You see, my oil tanker had slowed almost to a crawl and it started to drift. I didn’t realize that I had to make my own course at that point. Luckily for me, I started making some small corrections. It took me fourteen years to get my masters degree, but I did it. And then, once my ship was set on course, I got another masters degree in just two more years and three summers—going to school part time.
My mother in law didn’t start going to college until she was 36; by the time she was done, she had a doctorate and was vice-president of the school where I work. (Luckily she’s retired now.)
So what’s next for you? I hope to challenge you to continue, if not in school in any other project. Keep making corrections.
I know there are obstacles ahead of you, deep and difficult chasms to cross and tough terrain to navigate through. I know. Some men are naturally born to be warriors. Maybe that’s one of the reasons you are here. Inside you is the drive to be the alpha dog, to demand and get respect, to push to get what you want when you want it. It comes with the genetics that once again is part of our past going way back. But the ways of the hunter warrior don’t work too well in modern times.
Who are the alpha dogs today? Well, Bill Gates of Microsoft and Warren Buffet are among the wealthiest men in the world, yet to meet them you might think they were Episcopalian ministers. Barack Obama is now the most powerful man on earth, but he never raises his voice. Sure. Soft guys all of them. But brainy, educated, and restrained. So one of the challenges you face is to learn to tame yourself, to learn self-control and discipline. Become a disciple to channeling your energy into learning and thought instead of feeling and action.
Another barrier to achievement is the simpler problem of forgetting. If I could only remember why I’m doing what I’m doing, I would have written ten books by now. But I’m a victim of my own tendency to distraction, and much of my time is just for my own amusement. It doesn’t take me anywhere. Someone wise and famous once pointed out to me that the only thing we have the least chance of controlling is the contents of our own thoughts. And even then, it’s pretty tough.

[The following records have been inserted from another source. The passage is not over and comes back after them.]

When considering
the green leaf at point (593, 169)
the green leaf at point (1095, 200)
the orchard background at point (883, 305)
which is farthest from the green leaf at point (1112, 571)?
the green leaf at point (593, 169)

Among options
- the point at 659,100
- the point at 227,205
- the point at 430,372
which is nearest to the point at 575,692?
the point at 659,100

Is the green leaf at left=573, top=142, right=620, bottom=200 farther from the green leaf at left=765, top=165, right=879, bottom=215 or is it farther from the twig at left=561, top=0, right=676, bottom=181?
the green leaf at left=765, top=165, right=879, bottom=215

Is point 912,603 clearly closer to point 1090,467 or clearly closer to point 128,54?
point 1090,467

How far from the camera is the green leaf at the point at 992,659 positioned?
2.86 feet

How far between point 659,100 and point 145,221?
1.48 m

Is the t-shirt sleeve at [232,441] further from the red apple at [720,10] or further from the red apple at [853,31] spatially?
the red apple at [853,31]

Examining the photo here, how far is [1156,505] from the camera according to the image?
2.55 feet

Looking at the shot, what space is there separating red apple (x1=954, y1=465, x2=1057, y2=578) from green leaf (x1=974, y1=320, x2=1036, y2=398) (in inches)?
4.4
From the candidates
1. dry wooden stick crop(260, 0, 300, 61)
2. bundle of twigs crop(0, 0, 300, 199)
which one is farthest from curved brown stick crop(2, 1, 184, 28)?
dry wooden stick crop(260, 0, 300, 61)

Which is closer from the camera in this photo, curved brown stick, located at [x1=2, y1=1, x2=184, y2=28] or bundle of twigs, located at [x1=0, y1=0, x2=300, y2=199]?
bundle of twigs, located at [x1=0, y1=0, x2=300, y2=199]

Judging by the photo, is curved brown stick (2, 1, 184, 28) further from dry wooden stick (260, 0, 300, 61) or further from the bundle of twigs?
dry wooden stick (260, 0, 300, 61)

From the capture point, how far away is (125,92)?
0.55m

We constantly forget what we’re supposed to be doing. And so all of us need reminders of our goals and our dreams and our purposes. One way I try to monitor the way I spend my time and the content of my mind is to ask myself—what did I do today that moved me forward in life? Was I proud to have watched the whole Chargers game. Well, actually I was prouder of having mowed my lawn or planted my garden or hugged my wife. Was I proud of getting frustrated with my students because they come to class unprepared. Well, I was prouder when I kept my good humor and saw that they were paying attention.
Paying attention—that’s work. And once again, that’s why we’re honoring you today. Making the decision of where you’re going to move that power of yours, your attention, to a higher purpose, that’s big. That’s good, that’s great.
So watch out for the warrior in you and the distracted part of you. Challenge yourself now with another project. Start up with community college and get an Associates degree. One step at a time. If school is not for you, pick something else. Write it down, put it on your wall, tell a friend, tell your loved ones what you want to accomplish. Create a group of allies to help you remember your purpose.
You’ve made a correction in the direction in the giant oil tanker that is you. One notch in the compass at a time, and keep that mojo working.